Most often, however, we use internet resources as a guide to an external reality and we want to judge the value of internet information accordingly. There is no magic formula for doing this but here are some guidelines (most of which also apply to hard-copy documents):

 

  • does the author have an interest in giving a selective account?
  • is the site produced by a named person or organization (‘the author’)?
  • does the reputation of the author depend on the accuracy of its information?
  • what expertise does the author possess and demonstrate?
  • how well do the author’s views chime with other sources?
  • does the site appear long on opinion and short on fact?
  • is the information current? (often a website is the last medium to be updated)

When any organization discusses itself, expect a uniformly positive and intensely selective presentation. All such bodies – including charities, churches, government departments and universities - highlight their successes and underplay their failures.
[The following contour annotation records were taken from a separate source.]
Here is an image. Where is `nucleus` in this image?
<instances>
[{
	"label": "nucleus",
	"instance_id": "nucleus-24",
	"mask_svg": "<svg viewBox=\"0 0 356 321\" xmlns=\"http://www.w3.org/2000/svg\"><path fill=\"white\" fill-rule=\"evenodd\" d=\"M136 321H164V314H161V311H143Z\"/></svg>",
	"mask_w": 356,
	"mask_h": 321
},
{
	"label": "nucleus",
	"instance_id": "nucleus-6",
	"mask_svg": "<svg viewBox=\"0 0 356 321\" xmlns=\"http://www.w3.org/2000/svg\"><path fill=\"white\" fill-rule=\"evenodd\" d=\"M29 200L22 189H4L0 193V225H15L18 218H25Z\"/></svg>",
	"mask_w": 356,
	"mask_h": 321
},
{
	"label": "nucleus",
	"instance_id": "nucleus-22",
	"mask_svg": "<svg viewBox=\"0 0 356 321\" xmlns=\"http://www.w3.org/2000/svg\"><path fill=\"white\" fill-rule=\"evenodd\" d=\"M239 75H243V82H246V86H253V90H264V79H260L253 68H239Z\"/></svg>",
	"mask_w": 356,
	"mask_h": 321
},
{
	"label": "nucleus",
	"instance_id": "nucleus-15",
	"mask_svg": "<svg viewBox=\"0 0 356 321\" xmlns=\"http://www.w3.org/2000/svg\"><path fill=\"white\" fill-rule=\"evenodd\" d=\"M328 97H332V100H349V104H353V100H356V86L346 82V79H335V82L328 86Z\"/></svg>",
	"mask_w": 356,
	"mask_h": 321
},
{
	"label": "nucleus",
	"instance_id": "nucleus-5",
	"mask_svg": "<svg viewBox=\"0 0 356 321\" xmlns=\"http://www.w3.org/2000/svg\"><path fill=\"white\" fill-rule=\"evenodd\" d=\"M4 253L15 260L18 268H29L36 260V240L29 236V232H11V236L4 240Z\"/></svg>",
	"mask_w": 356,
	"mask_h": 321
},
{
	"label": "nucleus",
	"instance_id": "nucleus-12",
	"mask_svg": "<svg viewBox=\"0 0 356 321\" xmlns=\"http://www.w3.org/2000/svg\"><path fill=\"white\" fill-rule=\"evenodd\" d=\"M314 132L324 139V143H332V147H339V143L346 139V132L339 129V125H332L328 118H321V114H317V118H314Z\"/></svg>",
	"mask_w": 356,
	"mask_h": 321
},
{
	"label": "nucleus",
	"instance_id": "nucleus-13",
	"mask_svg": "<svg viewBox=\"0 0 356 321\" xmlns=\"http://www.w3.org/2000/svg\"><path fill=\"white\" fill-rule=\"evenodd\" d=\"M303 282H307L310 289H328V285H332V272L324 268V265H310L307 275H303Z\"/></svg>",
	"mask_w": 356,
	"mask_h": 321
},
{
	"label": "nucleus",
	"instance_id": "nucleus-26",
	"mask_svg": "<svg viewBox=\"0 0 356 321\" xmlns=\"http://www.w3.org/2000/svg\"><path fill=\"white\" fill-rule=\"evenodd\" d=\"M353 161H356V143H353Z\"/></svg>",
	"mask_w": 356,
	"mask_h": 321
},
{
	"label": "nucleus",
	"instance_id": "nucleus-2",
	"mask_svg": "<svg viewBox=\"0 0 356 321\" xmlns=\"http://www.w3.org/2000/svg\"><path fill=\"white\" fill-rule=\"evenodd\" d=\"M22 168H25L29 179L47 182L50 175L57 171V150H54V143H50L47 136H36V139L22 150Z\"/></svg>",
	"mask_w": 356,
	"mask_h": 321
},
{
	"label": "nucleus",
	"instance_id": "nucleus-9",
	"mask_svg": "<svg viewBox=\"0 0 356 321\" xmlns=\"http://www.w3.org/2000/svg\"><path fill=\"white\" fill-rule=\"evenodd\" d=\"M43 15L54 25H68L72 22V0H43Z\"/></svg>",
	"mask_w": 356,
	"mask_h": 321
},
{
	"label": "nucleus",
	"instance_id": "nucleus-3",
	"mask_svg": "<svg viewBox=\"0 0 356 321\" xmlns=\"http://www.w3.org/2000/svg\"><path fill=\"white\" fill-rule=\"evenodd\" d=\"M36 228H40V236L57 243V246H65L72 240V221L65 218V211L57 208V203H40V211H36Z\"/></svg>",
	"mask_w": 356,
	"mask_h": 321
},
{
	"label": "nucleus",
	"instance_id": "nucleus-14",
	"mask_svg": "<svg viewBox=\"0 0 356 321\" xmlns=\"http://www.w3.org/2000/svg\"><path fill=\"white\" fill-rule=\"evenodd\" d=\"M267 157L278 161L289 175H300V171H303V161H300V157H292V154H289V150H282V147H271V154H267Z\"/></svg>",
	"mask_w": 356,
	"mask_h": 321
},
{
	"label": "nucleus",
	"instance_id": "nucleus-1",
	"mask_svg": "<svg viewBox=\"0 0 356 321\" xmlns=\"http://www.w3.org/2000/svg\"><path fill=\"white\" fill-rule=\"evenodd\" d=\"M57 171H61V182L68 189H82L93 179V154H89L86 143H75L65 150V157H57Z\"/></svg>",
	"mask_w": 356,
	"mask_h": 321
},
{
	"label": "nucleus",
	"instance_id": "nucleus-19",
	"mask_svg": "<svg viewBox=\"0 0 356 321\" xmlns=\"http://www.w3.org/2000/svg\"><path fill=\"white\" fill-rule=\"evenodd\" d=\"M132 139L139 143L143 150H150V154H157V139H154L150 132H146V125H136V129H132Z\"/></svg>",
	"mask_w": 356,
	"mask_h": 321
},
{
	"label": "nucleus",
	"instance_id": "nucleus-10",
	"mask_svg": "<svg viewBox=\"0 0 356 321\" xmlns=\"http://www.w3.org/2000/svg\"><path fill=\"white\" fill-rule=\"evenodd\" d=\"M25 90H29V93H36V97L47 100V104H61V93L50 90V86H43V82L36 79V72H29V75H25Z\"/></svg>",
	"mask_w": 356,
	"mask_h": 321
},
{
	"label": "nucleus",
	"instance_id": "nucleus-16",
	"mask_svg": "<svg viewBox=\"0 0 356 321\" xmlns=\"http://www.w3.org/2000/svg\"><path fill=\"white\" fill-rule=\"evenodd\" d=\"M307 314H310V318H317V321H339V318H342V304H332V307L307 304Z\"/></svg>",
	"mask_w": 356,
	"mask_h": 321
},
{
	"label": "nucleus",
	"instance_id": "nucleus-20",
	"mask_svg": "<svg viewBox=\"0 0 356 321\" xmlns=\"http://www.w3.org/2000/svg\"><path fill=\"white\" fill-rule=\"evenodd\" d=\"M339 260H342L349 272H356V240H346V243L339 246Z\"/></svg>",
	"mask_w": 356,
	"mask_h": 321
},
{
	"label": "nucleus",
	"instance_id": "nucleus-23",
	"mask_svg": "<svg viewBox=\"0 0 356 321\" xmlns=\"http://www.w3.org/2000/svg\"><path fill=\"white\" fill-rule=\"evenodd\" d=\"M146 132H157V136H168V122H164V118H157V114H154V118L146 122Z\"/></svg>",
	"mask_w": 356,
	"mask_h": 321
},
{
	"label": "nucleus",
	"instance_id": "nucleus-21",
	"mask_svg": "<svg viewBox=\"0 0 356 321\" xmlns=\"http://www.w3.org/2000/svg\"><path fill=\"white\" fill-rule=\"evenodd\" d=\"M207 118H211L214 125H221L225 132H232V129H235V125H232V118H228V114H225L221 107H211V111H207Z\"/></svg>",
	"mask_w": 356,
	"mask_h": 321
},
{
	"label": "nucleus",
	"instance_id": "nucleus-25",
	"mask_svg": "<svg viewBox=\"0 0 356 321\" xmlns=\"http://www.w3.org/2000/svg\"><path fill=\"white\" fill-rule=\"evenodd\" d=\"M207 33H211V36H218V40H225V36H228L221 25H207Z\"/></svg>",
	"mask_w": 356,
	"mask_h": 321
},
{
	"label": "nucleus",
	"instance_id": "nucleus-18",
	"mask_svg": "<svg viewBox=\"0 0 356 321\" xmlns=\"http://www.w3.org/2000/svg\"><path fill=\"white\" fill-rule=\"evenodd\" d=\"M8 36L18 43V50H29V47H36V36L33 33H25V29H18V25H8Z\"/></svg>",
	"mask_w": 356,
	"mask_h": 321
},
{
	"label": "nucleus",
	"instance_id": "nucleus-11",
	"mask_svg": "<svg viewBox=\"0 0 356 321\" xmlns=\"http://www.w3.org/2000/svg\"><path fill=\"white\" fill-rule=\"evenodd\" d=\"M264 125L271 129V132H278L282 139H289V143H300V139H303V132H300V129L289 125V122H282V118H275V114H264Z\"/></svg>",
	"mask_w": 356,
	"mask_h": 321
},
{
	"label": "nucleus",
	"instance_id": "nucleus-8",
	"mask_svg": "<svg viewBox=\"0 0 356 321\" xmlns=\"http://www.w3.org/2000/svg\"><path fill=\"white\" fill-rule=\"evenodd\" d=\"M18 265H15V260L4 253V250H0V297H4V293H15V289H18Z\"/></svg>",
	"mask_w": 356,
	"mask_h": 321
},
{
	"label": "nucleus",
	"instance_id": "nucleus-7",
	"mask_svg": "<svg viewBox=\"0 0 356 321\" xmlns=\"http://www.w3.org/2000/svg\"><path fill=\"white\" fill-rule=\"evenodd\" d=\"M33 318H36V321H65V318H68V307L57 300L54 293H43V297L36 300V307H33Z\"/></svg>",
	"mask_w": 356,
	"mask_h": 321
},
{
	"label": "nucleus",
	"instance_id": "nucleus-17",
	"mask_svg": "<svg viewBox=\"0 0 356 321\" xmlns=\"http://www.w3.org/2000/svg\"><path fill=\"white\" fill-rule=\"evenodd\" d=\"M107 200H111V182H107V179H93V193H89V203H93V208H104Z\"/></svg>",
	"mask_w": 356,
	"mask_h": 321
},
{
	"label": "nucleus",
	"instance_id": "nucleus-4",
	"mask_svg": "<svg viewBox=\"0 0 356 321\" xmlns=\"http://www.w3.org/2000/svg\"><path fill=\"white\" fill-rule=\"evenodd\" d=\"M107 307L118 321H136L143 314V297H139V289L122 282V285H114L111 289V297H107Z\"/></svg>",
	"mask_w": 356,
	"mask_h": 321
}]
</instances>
The facts as presented are partial and the overall interpretation is biased. Lies are rare but half-truths are everywhere.

It is the observer’s job to think about what the website leaves out. The way to do this is through comparing one source against other (including interviews with staff or observers) until an overall picture develops. Outside analysts, such as journalists and academics, are useful in giving a more balanced insight. So the websites produced by institutions can provide a useful introduction and source of facts but the information is unlikely to be complete or deep. It supplements but does not replace academic writing on the topic. Good research requires more than a search through the sites. Be careful of allowing the content of partial sites to shape your agenda in ways of which you unaware.